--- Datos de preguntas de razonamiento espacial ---
---*---

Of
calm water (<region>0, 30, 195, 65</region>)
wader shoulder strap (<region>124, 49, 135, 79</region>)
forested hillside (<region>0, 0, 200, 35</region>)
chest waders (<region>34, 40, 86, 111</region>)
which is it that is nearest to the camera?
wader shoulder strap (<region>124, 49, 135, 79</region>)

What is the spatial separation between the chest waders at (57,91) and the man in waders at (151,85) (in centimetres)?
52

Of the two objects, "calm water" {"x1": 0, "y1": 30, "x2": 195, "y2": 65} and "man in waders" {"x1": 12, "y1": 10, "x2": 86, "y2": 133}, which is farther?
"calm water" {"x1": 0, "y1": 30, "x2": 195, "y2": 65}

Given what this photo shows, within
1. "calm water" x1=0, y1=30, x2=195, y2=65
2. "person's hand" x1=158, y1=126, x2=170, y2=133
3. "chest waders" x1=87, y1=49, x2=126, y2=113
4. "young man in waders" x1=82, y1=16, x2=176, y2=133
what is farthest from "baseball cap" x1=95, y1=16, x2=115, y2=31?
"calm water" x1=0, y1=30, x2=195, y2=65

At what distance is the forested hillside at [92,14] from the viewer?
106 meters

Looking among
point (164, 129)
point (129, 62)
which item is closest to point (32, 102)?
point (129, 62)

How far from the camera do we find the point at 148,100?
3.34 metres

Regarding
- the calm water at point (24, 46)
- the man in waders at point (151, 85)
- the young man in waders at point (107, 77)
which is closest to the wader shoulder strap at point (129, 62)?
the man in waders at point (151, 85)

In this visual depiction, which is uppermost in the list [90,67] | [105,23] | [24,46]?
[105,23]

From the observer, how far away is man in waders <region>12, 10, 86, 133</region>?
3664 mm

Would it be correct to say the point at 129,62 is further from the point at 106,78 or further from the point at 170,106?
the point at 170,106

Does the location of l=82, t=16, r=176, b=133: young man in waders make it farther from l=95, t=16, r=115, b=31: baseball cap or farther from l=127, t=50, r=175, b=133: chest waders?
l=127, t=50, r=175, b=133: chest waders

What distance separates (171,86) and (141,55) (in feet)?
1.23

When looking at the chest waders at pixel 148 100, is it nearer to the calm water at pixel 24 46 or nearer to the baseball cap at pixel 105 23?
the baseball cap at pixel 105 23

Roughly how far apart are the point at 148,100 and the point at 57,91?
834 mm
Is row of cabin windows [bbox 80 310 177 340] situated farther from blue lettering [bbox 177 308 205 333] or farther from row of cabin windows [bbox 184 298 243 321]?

---*---

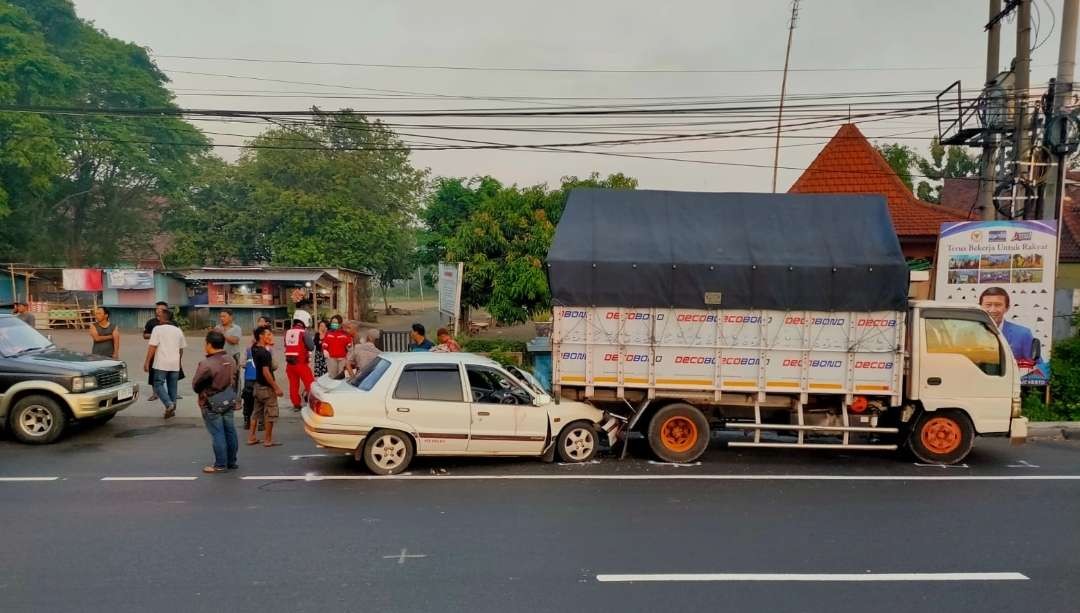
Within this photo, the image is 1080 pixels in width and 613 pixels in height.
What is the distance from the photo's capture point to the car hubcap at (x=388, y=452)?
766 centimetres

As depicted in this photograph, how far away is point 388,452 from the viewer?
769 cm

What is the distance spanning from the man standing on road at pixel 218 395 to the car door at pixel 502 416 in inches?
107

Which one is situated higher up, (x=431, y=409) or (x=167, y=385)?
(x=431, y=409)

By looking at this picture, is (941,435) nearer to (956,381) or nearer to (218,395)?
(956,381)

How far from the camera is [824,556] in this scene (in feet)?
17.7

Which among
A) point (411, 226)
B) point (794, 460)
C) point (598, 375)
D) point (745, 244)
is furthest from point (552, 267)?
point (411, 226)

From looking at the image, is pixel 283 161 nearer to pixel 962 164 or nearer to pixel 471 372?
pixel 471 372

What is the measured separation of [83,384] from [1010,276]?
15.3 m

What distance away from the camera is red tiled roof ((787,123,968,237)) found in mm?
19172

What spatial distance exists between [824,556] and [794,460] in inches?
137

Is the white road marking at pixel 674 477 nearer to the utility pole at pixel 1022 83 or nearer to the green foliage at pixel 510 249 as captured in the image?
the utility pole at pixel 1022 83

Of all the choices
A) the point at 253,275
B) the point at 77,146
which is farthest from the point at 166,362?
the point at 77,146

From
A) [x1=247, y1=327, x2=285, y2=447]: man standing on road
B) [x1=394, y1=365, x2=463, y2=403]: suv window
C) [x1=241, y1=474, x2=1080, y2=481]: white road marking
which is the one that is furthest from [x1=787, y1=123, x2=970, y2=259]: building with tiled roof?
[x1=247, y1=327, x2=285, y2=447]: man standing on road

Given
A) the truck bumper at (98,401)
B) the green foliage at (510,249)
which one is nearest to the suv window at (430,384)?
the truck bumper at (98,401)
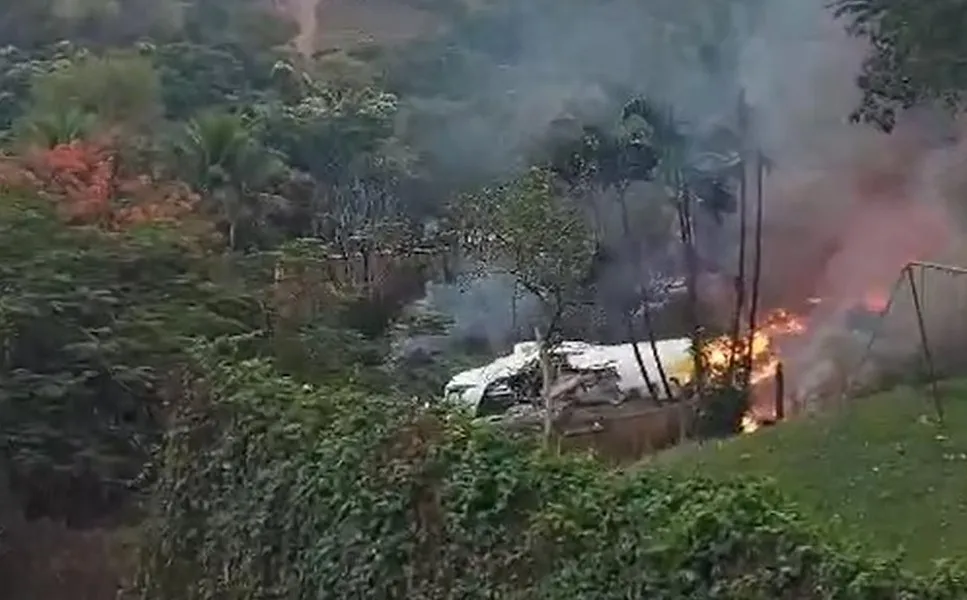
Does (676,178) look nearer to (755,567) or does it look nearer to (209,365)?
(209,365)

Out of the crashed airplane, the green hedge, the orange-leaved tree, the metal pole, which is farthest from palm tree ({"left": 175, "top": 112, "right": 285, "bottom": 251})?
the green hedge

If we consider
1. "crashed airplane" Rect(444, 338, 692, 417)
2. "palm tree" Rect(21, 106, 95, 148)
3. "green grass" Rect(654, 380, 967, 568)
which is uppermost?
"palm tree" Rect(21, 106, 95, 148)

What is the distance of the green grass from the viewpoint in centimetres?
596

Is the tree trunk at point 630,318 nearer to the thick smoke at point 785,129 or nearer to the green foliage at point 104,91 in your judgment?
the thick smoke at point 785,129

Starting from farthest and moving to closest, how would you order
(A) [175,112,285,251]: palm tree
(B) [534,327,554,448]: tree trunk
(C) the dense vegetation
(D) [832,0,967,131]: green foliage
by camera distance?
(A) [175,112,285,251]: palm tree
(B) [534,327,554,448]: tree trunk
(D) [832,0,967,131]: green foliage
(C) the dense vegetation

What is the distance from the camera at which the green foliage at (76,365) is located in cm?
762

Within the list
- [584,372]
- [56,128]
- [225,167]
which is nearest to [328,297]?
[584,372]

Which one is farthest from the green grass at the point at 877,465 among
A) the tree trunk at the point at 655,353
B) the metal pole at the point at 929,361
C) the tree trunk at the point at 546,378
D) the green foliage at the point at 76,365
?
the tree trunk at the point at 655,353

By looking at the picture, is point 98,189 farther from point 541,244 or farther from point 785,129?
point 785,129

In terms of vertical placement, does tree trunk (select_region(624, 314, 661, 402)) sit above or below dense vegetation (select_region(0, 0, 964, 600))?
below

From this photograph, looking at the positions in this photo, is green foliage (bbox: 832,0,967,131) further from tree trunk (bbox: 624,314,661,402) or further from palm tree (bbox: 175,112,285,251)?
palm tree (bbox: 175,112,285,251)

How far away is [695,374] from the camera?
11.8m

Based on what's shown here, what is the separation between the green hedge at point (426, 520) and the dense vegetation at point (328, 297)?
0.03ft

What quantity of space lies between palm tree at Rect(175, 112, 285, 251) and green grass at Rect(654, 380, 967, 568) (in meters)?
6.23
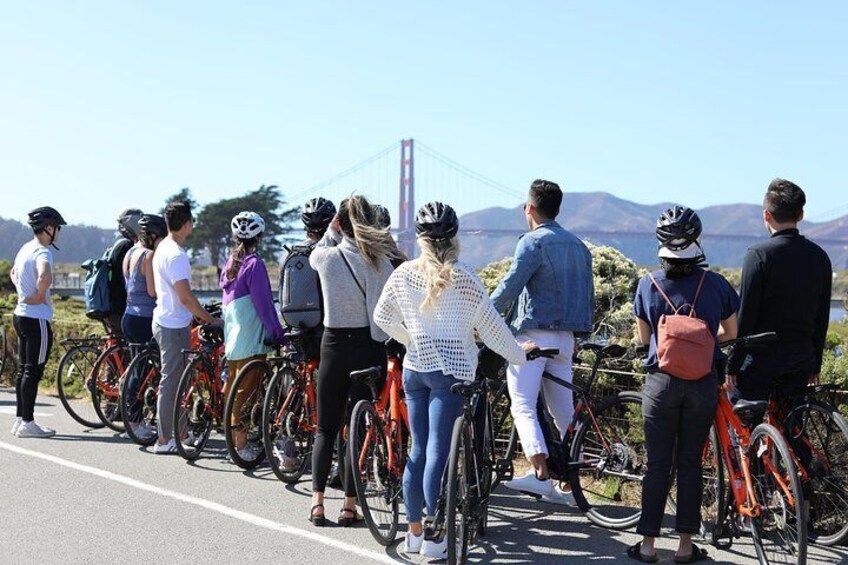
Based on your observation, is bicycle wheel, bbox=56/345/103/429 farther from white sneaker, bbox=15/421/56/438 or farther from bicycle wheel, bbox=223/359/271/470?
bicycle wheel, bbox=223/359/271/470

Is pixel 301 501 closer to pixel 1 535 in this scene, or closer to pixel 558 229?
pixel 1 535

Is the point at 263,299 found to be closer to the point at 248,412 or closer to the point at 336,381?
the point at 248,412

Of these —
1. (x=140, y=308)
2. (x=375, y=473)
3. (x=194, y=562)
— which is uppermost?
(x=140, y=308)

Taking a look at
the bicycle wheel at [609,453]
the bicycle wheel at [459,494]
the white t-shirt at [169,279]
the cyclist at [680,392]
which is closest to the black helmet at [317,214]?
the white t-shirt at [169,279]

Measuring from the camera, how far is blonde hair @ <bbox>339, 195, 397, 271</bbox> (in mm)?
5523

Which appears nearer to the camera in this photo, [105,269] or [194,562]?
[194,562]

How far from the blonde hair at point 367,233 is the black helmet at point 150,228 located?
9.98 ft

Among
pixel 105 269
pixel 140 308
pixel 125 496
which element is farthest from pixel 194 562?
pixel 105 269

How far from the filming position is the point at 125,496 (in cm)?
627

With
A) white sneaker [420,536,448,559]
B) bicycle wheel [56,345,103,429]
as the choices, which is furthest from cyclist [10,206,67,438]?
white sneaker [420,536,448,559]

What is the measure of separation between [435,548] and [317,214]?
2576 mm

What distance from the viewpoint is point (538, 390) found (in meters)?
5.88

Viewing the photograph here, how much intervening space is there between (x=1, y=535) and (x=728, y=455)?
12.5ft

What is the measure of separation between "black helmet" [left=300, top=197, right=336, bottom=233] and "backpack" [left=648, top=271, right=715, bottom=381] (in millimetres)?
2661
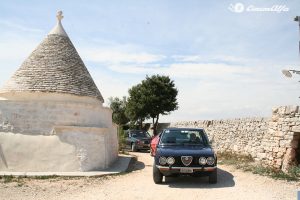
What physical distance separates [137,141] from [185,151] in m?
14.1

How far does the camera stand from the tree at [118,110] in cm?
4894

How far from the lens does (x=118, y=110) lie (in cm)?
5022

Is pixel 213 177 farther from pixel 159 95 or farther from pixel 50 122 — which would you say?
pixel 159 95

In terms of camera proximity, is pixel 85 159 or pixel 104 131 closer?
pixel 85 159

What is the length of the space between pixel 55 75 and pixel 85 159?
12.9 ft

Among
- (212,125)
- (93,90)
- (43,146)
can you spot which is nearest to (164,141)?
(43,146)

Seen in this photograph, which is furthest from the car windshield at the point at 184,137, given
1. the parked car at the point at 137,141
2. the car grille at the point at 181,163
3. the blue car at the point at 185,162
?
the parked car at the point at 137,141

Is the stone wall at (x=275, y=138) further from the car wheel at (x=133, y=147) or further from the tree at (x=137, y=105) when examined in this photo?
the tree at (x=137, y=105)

---*---

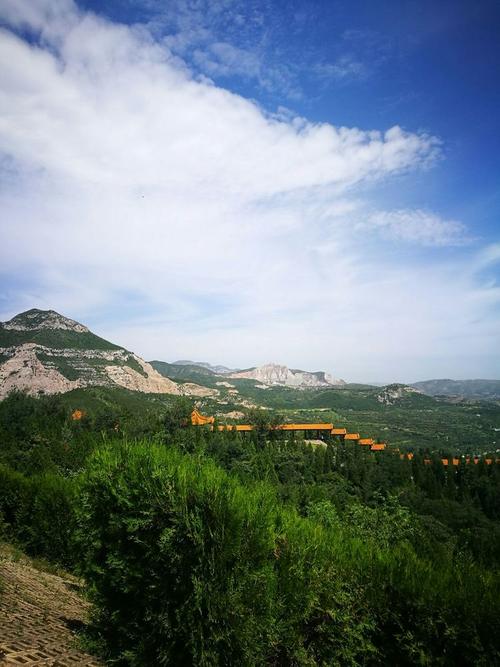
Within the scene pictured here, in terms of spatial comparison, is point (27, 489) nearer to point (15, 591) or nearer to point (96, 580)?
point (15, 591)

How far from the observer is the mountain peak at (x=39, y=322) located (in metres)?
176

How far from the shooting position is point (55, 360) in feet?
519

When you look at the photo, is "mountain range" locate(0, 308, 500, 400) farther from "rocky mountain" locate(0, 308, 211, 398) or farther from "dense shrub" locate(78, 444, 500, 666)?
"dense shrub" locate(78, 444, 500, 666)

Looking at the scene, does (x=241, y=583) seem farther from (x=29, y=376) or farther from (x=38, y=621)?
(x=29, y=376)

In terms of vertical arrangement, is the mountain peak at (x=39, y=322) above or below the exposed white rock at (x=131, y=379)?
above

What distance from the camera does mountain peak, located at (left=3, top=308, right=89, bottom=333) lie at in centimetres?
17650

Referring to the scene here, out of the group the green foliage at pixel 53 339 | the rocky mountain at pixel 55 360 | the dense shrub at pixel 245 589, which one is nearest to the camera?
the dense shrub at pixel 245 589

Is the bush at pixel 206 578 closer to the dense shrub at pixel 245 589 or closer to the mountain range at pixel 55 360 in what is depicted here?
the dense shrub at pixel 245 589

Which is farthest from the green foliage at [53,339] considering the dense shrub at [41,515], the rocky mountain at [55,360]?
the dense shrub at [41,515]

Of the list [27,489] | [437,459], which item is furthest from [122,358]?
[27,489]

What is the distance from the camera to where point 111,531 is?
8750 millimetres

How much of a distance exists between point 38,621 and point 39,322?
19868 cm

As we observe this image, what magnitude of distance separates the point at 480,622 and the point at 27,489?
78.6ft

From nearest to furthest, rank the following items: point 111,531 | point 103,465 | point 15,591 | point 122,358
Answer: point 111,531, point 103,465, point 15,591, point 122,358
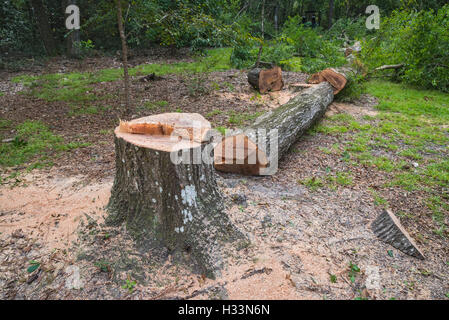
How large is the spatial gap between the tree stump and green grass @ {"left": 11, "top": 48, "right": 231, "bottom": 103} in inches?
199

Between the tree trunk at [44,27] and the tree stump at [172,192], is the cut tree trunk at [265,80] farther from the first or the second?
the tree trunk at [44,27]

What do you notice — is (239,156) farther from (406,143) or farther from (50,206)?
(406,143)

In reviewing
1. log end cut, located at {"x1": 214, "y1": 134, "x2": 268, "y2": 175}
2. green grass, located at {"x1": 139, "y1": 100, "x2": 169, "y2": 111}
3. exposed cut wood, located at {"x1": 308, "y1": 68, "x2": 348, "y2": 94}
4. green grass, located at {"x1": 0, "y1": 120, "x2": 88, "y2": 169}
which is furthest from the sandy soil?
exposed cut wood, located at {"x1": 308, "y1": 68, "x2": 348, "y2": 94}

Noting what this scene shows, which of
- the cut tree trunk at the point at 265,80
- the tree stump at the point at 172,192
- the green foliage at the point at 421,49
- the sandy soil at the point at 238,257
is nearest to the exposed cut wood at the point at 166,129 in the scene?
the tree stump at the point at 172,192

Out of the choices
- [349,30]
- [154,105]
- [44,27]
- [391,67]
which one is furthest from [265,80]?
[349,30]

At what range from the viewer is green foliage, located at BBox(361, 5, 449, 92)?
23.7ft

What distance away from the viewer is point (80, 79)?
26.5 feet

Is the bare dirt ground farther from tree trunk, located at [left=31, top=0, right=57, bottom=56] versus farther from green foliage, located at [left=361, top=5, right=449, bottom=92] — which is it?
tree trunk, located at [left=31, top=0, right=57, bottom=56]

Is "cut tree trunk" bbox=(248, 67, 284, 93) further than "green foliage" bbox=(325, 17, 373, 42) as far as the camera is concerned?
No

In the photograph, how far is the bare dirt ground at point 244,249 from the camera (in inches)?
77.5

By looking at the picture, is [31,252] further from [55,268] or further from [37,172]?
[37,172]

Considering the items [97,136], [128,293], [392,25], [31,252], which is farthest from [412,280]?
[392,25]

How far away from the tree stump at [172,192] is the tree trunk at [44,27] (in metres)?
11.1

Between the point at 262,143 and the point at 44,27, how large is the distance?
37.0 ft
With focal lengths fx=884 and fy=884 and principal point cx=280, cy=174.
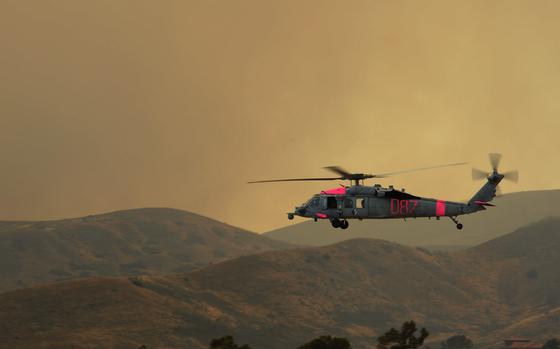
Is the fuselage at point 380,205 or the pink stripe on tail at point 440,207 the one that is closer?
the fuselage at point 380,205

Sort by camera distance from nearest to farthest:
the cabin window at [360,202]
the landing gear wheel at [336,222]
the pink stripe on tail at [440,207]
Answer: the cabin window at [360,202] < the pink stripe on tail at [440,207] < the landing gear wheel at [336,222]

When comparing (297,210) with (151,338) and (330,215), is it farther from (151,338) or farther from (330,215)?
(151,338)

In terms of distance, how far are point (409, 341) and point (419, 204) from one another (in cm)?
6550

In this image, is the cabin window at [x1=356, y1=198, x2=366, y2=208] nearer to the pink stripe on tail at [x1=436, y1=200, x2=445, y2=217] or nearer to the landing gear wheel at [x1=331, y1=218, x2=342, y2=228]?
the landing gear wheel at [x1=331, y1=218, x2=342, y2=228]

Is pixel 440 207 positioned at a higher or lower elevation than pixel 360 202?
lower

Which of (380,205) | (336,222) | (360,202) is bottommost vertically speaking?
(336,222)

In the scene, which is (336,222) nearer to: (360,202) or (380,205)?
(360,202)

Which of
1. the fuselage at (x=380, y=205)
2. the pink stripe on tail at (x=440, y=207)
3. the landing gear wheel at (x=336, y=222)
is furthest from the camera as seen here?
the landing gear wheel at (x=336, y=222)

---*---

--- TAREA PLANTEADA ---
Indica cada línea de los registros que contenga la cadena "exposed". Cópiala íntegra y sin modificaciones.

--- RESULTADO DEL EJERCICIO ---
In terms of vertical arrangement, is the mountain peak at (x=39, y=322) above or below the exposed white rock at (x=131, y=379)?
3. exposed cut wood, located at {"x1": 308, "y1": 68, "x2": 348, "y2": 94}
exposed cut wood, located at {"x1": 308, "y1": 68, "x2": 348, "y2": 94}
is nearest to the exposed cut wood at the point at 166,129 in the scene?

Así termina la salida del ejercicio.